DATA EXCERPT
****

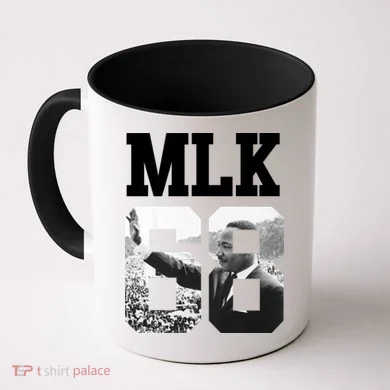 Team MLK 68 Martin Luther King Coffee Mug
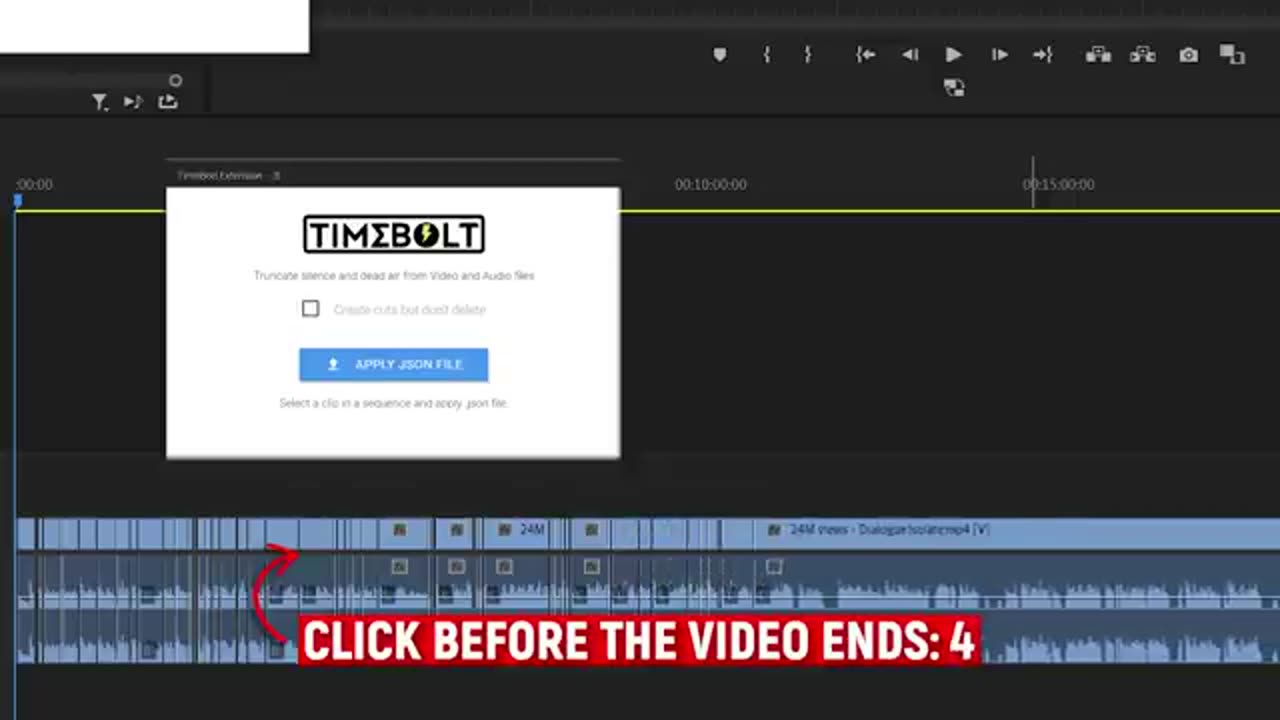 I found an insane A.I. Automatic video editor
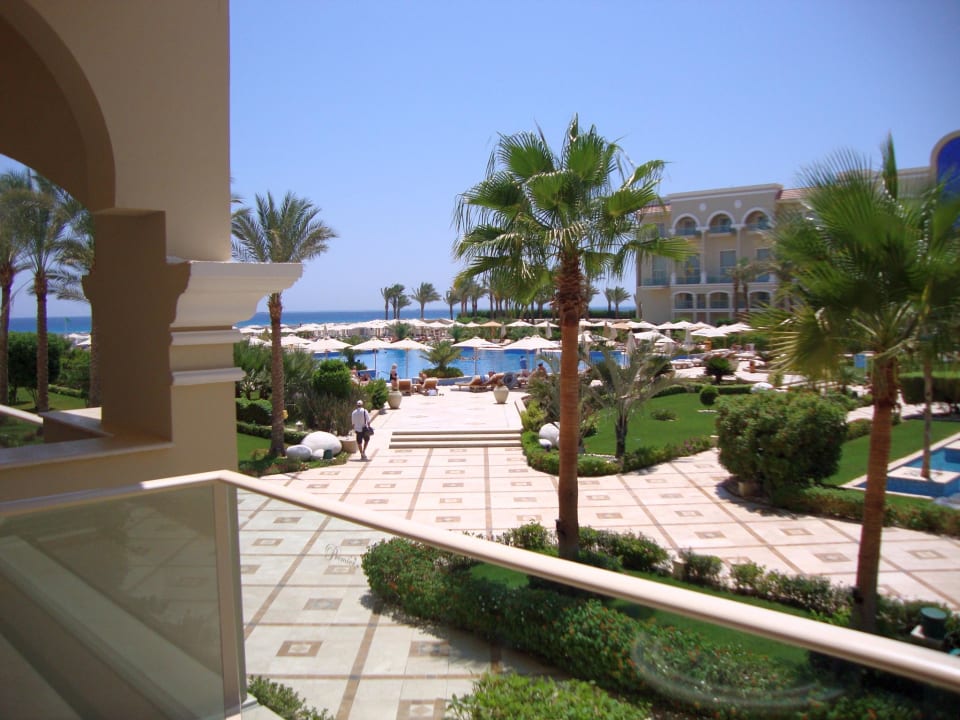 Blick vom Hotelzimmer Premier Le Reve Hotel & Spa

****

WORK REQUIRED
Set down the material word for word, and drop every picture from it.

SOLUTION TO THIS PROBLEM
 Team MLK 68 Martin Luther King Coffee Mug
 I found an insane A.I. Automatic video editor
 Blick vom Hotelzimmer Premier Le Reve Hotel & Spa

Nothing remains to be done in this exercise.